Sorte de chasseurs de skins modernes, certains groupes antifascistes ont investi Internet pour lutter contre les mouvements d’extrême droite. Et fafwatch, avec ses révélations sur le candidat FN, est l’un des plus connus. Sur le modèle de copwatch qui surveille les agissements de la police, le blog entend diffuser des informations compromettantes pour les “fafs”, les militants d’extrême-droite. Plusieurs sites du genre existent aux États-Unis ou encore en Russie [ru] où les mouvements néo-nazi sont plus nombreux qu’en Europe de l’Ouest.

Geek antifasciste

“Fafwatch est une vitrine, presque un loisir” explique à OWNI l’un des deux tenanciers du blog – appelons-le Arnaud – qui préfère rester anonyme et flou pour éviter d’être identifié. Comme beaucoup, il prend des précautions avant d’accepter de nous parler. Plusieurs n’ont pas donné suite à nos demandes d’entretien.

Arnaud se dit geek et militant antifasciste depuis de nombreuses années. Fafwatch réunit ces deux pratiques : il observe les activités de l’extrême-droite en ligne mais aussi IRL, et diffuse parfois les informations récoltées. Arnaud dit n’avoir recours qu’à des méthodes légales. Pas de piratages donc. Son principal terrain d’observation est le plus utilisé des réseaux sociaux, Facebook.

À la manière des quatre antifa qui ont créé un faux profil pour pénétrer les sphères d’extrême-droite, fafwatch investit largement le réseau social pour surveiller les militants d’extrême-droite :

On crée de faux comptes et on s’arrange pour qu’ils ressemblent à des profils de fafs. On like des pages proches de l’extrême-droite. Comme ça, on peut entrer dans leurs réseaux.

Une partie finit sur leur blog. “Une partie seulement” précise Arnaud qui dit refuser de diffuser des images très compromettantes pour des personnes visiblement mineures. “Facebook, c’est la jungle pour les jeunes. À se demander si ce n’est pas une mode” dit-il, affligé par le nombre de jeunes entre 15 et 20 ans qui n’hésitent pas à porter les insignes nazis.

Fafwatch ne fait pourtant pas partie de la stratégie de fond de lutte antifasciste selon Arnaud.

.....

» OBJECTIF 1
Renvoie sans modification les lignes des enregistrements depuis celle qui contient "How far from the camera is" jusqu'à la fin des enregistrements, bornes comprises.
Ces enregistrements sont sans lien avec l'article sur fafwatch.

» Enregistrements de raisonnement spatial
.....

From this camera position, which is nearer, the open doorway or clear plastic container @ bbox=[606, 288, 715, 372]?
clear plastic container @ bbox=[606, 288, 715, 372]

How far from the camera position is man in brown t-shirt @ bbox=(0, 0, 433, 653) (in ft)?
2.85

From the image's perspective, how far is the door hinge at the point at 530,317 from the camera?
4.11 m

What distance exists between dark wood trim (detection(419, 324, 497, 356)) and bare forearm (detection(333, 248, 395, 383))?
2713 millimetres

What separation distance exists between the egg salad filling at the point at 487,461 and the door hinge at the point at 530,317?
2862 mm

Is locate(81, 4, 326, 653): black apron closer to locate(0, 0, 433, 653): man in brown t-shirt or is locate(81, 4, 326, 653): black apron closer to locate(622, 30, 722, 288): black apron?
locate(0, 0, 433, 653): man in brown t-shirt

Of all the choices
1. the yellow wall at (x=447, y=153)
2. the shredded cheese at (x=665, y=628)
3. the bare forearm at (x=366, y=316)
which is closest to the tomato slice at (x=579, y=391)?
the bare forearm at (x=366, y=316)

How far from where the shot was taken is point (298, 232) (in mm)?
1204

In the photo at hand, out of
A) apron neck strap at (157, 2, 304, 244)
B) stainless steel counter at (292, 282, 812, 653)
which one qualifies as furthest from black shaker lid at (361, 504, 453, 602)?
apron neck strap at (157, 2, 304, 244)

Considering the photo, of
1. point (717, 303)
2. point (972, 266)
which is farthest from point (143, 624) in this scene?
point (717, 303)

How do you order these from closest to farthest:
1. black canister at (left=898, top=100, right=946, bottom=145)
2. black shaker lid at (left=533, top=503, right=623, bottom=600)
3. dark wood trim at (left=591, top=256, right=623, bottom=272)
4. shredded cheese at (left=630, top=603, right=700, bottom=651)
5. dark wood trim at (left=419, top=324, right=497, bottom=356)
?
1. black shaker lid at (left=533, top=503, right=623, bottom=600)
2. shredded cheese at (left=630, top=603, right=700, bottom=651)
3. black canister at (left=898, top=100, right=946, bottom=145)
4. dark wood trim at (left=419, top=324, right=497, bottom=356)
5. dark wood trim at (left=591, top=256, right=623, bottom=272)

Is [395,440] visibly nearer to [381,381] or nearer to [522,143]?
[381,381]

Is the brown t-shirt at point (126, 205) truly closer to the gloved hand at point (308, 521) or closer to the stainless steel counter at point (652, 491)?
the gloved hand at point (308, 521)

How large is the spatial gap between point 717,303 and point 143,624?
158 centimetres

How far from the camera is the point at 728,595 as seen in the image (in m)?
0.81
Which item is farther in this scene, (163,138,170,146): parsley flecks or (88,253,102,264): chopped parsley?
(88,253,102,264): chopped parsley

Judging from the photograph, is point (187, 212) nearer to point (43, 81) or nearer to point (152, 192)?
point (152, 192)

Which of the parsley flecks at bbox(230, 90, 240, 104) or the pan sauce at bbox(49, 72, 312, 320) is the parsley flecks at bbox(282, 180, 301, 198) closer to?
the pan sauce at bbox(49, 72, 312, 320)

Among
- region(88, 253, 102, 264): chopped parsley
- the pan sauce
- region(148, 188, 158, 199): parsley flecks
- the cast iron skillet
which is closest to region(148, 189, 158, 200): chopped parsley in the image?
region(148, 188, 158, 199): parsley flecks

.....

» OBJECTIF 2
Reprends l'article sur fafwatch à partir de sa dernière phrase.

» RÉPONSE 1
How far from the camera is the point at 728,595 as seen in the image (in m)?
0.81
Which item is farther in this scene, (163,138,170,146): parsley flecks or (88,253,102,264): chopped parsley?
(88,253,102,264): chopped parsley

Judging from the photograph, is point (187, 212) nearer to point (43, 81) or nearer to point (152, 192)?
point (152, 192)

Which of the parsley flecks at bbox(230, 90, 240, 104) or the pan sauce at bbox(49, 72, 312, 320) is the parsley flecks at bbox(282, 180, 301, 198) closer to?
the pan sauce at bbox(49, 72, 312, 320)

Among
- region(88, 253, 102, 264): chopped parsley
- the pan sauce
- region(148, 188, 158, 199): parsley flecks
- the cast iron skillet
which is closest to region(148, 189, 158, 200): chopped parsley in the image?
region(148, 188, 158, 199): parsley flecks

» RÉPONSE 2
Fafwatch sert à rappeler aux militants d’extrême-droite que les antifascistes les regardent. Il sert aussi à alerter certains groupes antifa de ce qui se passe dans leur ville.

En publiant un billet sur un bar de Bourges, fréquenté selon fafwatch par des identitaires, le blog incite les militants antifa de Bourges à se pencher sur la question. “Nous n’avions aucun contact avec les groupes antifa du coin, donc on a utilisé le blog pour les alerter” explique Arnaud. Fafwatch n’est pas vraiment l’oeuvre de franc-tireurs, il est géré en concertation avec des antifa de la région et d’ailleurs.

Cyber-guérilla de l’information

Internet est le nouvel avatar de la rue que les militants se disputent. Novofuck.info, instrument d’“activisme virtuel”, se veut le pendant antifasciste de l’agence de presse du Bloc Identaire novopress. Le site diffuse des informations sur les militants d’extrême-droite bordelais et sur les actions des militants locaux antifascites.

Autre initiative locale, Désouchons la désouchière s’est créé en opposition à La Désouchière, une communauté de “Français de souche” que des identitaires ont créée dans le Morvan. Désouchons la Découchière a révélé son emplacement précis et croit connaître les desseins plus ou moins avoués des néo-ruraux identitaires. Entre autre : noyauter le monde associatif local, installer une communauté suffisamment nombreuse pour peser dans le jeu électoral.

Le web antifa s’appuie aussi sur les sites des organisations antifa classiques, dont le réseau No Passaran/SCALP (Section Carrément Anti-Le Pen). Reflexes et selon les régions indymedia informent les lecteurs des activités de l’extrême-droite et des antifascistes.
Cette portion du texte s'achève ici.